- [Task brief] Arrange the items below as a Markdown table with the columns Row and Line. Begin at the very first line and continue through the line containing "0.26 meters", numbering each line and omitting blank ones.

- [Data for this exercise]
============
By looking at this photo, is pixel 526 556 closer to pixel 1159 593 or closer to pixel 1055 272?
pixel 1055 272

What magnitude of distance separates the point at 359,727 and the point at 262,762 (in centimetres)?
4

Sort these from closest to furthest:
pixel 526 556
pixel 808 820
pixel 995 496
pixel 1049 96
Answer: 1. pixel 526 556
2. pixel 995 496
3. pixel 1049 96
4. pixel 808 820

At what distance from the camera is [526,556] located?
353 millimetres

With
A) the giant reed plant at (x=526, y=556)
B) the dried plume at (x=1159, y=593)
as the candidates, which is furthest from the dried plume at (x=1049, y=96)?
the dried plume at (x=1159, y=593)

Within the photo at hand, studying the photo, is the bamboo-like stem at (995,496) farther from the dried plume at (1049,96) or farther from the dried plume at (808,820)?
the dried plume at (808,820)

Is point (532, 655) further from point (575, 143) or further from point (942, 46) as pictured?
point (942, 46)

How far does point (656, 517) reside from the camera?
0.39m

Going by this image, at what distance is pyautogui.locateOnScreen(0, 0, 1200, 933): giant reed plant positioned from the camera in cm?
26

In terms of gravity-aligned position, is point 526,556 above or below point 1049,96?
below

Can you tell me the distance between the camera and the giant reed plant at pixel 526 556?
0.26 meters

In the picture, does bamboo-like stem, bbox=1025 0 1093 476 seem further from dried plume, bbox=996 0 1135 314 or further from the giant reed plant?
============
- [Answer to the problem]
| Row | Line |
|---|---|
| 1 | By looking at this photo, is pixel 526 556 closer to pixel 1159 593 or closer to pixel 1055 272? |
| 2 | pixel 1055 272 |
| 3 | What magnitude of distance separates the point at 359,727 and the point at 262,762 (in centimetres)? |
| 4 | 4 |
| 5 | Sort these from closest to furthest: |
| 6 | pixel 526 556 |
| 7 | pixel 808 820 |
| 8 | pixel 995 496 |
| 9 | pixel 1049 96 |
| 10 | Answer: 1. pixel 526 556 |
| 11 | 2. pixel 995 496 |
| 12 | 3. pixel 1049 96 |
| 13 | 4. pixel 808 820 |
| 14 | At what distance from the camera is [526,556] located? |
| 15 | 353 millimetres |
| 16 | With |
| 17 | A) the giant reed plant at (x=526, y=556) |
| 18 | B) the dried plume at (x=1159, y=593) |
| 19 | as the candidates, which is furthest from the dried plume at (x=1049, y=96)? |
| 20 | the dried plume at (x=1159, y=593) |
| 21 | Within the photo at hand, studying the photo, is the bamboo-like stem at (995,496) farther from the dried plume at (1049,96) or farther from the dried plume at (808,820)? |
| 22 | the dried plume at (808,820) |
| 23 | Is point (532, 655) further from point (575, 143) or further from point (942, 46) as pictured? |
| 24 | point (942, 46) |
| 25 | How far does point (656, 517) reside from the camera? |
| 26 | 0.39m |
| 27 | Going by this image, at what distance is pyautogui.locateOnScreen(0, 0, 1200, 933): giant reed plant positioned from the camera in cm? |
| 28 | 26 |
| 29 | In terms of gravity-aligned position, is point 526,556 above or below point 1049,96? |
| 30 | below |
| 31 | Can you tell me the distance between the camera and the giant reed plant at pixel 526 556? |
| 32 | 0.26 meters |